El arzobispo dio un respingo; conocía bien al superior benedictino.
—¿De viaje por razones personales el abad de Leyre? ¡Qué raro, odia abandonar su claustro! Que yo sepa sólo visita la casa de Solesmes cuando no queda más remedio.
—El fraile con quien he hablado dice que, probablemente, haya ido a visitar a su familia: una hermana enferma e impedida, eminencia.
—De acuerdo, continúe.
—De los miembros de su Consejo, sólo he conseguido comunicarme con dos personas: el general de la curia, padre Antonio Mangado, y el de pastoral, padre Tomás Pastor. —El secretario guardó un respetuoso silencio, para que el arzobispo procesara la información. Ambos vicarios estaban abiertamente enfrentados—. Los demás, o no tienen móvil o no contestan. Como usted dijo, traté de convocarles de inmediato, sin embargo, el primero me ha advertido que no podría llegar a la cita antes de las dos de la tarde, se encuentra en casa de su madre, en su pueblo, a 40 kilómetros de la capital. Así pues, llamaré después de las dos.
—Bien —contestó el arzobispo—, eso nos otorga cierto margen.
«Sí —pensó el secretario—. Quizás el tal inspector Iturri pueda abrir una nueva puerta a la esperanza, aunque, en realidad, lo que necesitamos ahora es un milagro».

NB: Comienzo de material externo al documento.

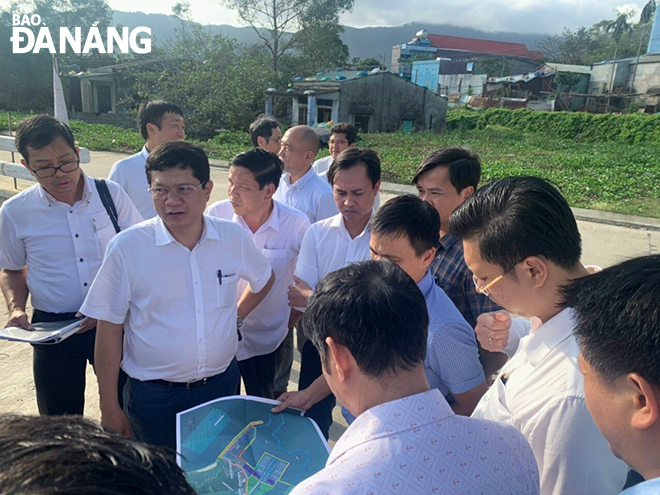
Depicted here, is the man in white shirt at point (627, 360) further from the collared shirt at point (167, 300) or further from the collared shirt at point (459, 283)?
the collared shirt at point (167, 300)

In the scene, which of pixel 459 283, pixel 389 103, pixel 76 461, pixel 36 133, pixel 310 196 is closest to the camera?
pixel 76 461

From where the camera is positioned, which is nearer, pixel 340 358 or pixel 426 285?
pixel 340 358

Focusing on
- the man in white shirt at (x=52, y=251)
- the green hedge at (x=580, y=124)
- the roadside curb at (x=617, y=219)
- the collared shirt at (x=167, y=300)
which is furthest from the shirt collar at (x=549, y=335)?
the green hedge at (x=580, y=124)

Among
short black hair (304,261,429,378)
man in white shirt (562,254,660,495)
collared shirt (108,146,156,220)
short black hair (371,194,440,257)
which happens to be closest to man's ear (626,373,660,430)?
man in white shirt (562,254,660,495)

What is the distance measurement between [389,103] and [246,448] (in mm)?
24856

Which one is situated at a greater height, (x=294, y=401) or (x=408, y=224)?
(x=408, y=224)

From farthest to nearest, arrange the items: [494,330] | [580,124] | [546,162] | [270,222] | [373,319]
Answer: [580,124]
[546,162]
[270,222]
[494,330]
[373,319]

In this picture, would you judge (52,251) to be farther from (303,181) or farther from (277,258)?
(303,181)

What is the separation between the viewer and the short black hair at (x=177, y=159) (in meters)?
2.01

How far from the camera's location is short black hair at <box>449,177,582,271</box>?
4.38 ft

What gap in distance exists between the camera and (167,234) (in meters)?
1.89

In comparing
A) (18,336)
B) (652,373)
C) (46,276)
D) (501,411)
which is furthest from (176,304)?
(652,373)

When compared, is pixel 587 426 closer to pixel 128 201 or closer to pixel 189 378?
pixel 189 378

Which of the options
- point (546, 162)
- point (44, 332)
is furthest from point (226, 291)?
point (546, 162)
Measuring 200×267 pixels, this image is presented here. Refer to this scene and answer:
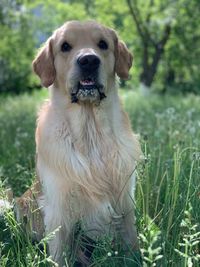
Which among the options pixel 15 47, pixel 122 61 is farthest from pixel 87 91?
pixel 15 47

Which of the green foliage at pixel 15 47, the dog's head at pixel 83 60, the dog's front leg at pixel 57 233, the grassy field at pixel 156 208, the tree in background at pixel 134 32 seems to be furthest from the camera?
the green foliage at pixel 15 47

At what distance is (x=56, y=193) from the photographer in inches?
147

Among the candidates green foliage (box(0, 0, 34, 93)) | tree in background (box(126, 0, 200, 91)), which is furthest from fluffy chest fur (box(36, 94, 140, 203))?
green foliage (box(0, 0, 34, 93))

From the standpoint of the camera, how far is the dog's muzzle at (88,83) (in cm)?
379

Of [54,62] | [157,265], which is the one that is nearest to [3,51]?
[54,62]

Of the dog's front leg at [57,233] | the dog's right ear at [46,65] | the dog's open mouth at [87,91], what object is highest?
the dog's right ear at [46,65]

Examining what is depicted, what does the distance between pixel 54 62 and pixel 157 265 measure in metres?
1.82

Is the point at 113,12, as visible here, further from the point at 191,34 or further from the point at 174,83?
the point at 174,83

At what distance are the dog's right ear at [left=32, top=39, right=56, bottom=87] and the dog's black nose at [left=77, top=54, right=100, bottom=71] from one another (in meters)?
0.36

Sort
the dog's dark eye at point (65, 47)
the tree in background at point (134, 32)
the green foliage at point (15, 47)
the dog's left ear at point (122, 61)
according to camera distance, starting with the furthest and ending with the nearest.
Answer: the green foliage at point (15, 47)
the tree in background at point (134, 32)
the dog's left ear at point (122, 61)
the dog's dark eye at point (65, 47)

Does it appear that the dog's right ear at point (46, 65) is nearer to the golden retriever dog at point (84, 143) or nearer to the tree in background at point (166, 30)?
the golden retriever dog at point (84, 143)

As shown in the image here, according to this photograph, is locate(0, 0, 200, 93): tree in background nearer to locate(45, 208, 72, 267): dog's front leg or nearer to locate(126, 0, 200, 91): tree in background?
locate(126, 0, 200, 91): tree in background

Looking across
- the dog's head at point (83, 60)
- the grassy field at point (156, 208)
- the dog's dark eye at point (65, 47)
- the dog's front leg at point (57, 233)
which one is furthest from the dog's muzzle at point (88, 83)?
the dog's front leg at point (57, 233)

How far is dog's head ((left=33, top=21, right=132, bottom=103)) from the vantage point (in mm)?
3840
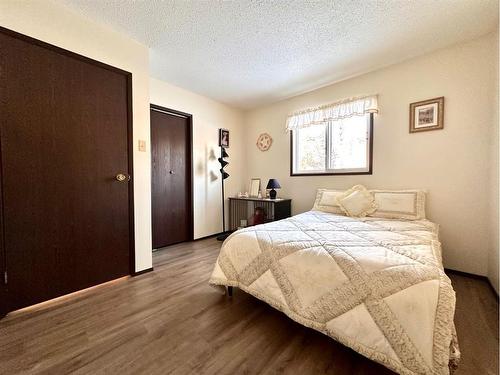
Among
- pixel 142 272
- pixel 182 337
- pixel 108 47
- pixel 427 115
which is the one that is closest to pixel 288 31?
pixel 108 47

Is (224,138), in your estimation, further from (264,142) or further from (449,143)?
(449,143)

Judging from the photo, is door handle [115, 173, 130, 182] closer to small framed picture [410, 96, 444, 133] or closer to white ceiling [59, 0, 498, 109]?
white ceiling [59, 0, 498, 109]

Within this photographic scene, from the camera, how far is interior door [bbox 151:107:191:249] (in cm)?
315

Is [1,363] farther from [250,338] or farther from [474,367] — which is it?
[474,367]

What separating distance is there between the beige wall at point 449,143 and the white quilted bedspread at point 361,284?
85 cm

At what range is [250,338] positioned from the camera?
1.37 m

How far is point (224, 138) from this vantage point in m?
3.96

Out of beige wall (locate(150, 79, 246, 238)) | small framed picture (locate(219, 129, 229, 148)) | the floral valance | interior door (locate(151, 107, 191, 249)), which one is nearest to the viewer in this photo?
the floral valance

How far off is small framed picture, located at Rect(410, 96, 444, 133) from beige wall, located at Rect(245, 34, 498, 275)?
6 cm

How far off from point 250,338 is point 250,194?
2.94m

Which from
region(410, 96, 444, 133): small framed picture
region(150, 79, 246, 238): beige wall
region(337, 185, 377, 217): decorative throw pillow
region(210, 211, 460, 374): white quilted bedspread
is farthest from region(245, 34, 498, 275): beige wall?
region(150, 79, 246, 238): beige wall

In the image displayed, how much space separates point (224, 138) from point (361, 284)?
10.9 feet

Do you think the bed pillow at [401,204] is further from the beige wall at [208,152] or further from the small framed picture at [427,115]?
the beige wall at [208,152]

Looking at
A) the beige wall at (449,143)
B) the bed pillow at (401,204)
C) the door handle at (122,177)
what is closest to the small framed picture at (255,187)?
the beige wall at (449,143)
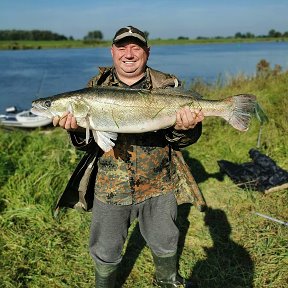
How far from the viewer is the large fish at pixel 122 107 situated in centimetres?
294

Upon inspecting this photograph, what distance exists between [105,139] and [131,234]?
6.99ft

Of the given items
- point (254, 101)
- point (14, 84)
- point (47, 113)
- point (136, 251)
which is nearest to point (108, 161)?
point (47, 113)

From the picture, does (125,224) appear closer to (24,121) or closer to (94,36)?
(24,121)

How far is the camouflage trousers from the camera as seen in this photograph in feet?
10.3

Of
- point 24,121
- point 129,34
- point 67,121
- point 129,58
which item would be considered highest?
point 129,34

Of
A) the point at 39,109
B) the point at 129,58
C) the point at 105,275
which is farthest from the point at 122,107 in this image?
the point at 105,275

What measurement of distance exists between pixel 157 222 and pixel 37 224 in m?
2.10

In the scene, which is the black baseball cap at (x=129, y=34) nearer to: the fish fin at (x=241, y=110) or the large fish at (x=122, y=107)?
the large fish at (x=122, y=107)

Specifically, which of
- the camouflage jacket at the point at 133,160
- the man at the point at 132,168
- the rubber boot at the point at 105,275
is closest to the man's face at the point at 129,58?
the man at the point at 132,168

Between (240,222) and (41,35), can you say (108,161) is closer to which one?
(240,222)

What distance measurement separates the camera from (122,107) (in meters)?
2.99

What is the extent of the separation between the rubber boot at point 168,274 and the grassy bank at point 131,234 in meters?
0.20

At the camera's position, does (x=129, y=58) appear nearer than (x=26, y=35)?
Yes

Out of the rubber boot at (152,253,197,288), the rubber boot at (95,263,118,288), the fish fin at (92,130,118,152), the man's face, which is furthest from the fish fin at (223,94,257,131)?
the rubber boot at (95,263,118,288)
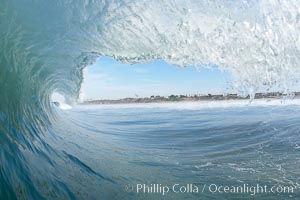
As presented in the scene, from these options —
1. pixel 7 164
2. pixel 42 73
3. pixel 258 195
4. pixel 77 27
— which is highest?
pixel 77 27

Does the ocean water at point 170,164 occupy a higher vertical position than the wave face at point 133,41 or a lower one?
lower

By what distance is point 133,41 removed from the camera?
819cm

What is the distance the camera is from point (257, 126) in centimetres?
1312

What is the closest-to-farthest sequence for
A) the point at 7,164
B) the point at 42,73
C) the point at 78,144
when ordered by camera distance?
the point at 7,164 < the point at 78,144 < the point at 42,73

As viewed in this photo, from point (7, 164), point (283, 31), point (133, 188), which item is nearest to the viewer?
point (7, 164)

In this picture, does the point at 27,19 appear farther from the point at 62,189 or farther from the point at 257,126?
the point at 257,126

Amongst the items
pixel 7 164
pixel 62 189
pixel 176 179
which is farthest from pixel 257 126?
pixel 7 164

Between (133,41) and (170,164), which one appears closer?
(170,164)

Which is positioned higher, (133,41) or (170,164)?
(133,41)

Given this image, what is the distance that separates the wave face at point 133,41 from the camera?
229 inches

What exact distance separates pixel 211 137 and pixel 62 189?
639cm

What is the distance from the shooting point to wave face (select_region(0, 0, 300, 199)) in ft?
19.1

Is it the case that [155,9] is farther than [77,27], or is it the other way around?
[77,27]

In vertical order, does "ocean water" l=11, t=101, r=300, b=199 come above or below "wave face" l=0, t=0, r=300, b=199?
below
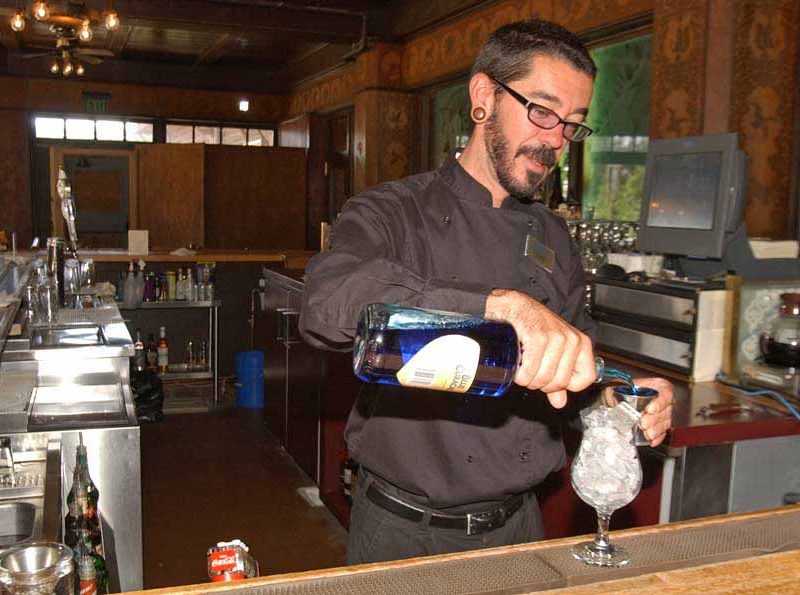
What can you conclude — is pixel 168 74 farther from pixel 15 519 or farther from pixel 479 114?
pixel 479 114

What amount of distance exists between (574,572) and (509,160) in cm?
89

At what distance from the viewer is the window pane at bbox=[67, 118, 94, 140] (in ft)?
39.3

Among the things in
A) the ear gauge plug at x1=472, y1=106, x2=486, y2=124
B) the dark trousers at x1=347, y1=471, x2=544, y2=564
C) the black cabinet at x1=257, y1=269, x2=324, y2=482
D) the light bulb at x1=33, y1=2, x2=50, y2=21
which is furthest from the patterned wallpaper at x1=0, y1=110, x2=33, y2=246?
the ear gauge plug at x1=472, y1=106, x2=486, y2=124

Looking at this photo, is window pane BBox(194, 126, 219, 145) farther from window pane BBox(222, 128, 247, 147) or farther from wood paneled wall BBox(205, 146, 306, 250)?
wood paneled wall BBox(205, 146, 306, 250)

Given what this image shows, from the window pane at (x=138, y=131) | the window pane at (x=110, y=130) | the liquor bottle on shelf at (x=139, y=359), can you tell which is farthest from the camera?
the window pane at (x=138, y=131)

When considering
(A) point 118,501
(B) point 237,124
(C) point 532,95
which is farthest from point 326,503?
(B) point 237,124

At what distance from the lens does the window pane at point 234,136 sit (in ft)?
42.2

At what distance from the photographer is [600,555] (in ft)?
3.80

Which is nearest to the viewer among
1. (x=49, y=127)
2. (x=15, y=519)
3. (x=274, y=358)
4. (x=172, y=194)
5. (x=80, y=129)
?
(x=15, y=519)

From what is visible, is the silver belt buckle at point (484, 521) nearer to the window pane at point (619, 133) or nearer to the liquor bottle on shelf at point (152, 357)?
the window pane at point (619, 133)

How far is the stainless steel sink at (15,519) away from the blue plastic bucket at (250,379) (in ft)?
14.0

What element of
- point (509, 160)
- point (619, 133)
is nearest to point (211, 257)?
point (619, 133)

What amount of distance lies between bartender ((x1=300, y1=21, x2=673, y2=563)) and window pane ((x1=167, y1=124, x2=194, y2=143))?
11.4 m

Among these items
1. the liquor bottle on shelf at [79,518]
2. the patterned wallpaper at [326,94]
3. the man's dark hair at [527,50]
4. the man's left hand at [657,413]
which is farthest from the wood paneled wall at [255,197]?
the man's left hand at [657,413]
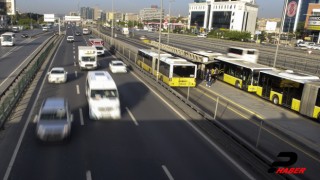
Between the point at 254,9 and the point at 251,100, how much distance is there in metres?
146

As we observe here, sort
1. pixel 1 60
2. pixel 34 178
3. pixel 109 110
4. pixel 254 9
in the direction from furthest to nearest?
pixel 254 9
pixel 1 60
pixel 109 110
pixel 34 178

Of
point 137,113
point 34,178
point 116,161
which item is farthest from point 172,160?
point 137,113

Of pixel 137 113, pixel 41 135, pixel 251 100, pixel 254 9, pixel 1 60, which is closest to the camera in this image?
pixel 41 135

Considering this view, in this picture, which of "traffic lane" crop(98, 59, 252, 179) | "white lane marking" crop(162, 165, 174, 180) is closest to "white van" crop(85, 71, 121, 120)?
"traffic lane" crop(98, 59, 252, 179)

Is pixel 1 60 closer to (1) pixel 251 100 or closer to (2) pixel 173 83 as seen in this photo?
(2) pixel 173 83

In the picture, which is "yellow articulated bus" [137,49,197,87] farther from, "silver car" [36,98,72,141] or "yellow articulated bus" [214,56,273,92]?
"silver car" [36,98,72,141]

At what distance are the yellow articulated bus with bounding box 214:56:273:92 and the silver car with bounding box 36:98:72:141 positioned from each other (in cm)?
2052

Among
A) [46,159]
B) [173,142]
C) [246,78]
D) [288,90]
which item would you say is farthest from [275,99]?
[46,159]

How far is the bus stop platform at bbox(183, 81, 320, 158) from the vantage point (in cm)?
1922

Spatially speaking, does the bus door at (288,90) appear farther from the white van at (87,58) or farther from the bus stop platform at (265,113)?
the white van at (87,58)

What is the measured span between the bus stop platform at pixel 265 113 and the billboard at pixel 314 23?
90823 mm

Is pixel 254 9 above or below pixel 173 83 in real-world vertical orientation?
above

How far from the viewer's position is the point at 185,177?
42.8 ft

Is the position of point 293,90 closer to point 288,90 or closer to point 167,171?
point 288,90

—A propósito, Andueza, ¿ha averiguado algo acerca de quién firma el documento? Azenar, creo que era.
—¡Pues sí, eminencia, ya me había olvidado de eso! Consulté en Internet; no había mucha información, pero he podido recabar que Azenar parece ser un apellido, ilustre en algún momento del siglo XI, quizá del XII… He localizado un documento que habla de un tal «sennor Azenar Azenarez de Funes».
—¡Del pueblo de Funes! ¿Quiere eso decir que es una familia navarra?
—No sabría decirle. Lo que he encontrado es un documento por el que se concede a esa familia un privilegio en el monasterio de Leyre.
—¡Leyre! ¿No me ha dicho que era el abad de Leyre al que no había podido localizar? —preguntó alborozado el prelado.
—En efecto, así es.
Cañarte se incorporó, dejando traslucir algo de esperanza en sus movimientos.
—De acuerdo, Andueza, vamos a hacer dos cosas: la primera averiguar dónde vive la hermana del abad. Llámela y hable con ella. Pregúntele si su hermano está allí, si le ha visto recientemente, o si espera su visita.
—Muy bien, así lo haré. El portero ha mencionado un hospital francés.
—Luego, llame a Fortún, Javier o Luis Javier, no me acuerdo muy bien del nombre. ¿Sabe a quién me refiero? —El secretario negó con la cabeza—. Es un historiador especialista en el monasterio de Leyre; colabora con nosotros en algunos temas artísticos. Supongo que en nuestros archivos encontrará dónde localizarle. Pregúntele, por favor, si le suena ese apellido Azenar y de qué…
—Voy de inmediato, eminencia.
Andueza hizo ademán de salir, pero no lo hizo. Sin más armas que el coraje otorgado por el miedo, tragó saliva y preguntó a su superior lo que le inquietaba.
—Eminencia, ¿ha hablado ya con ese inspector?
—No, pero voy a hacerlo ahora mismo.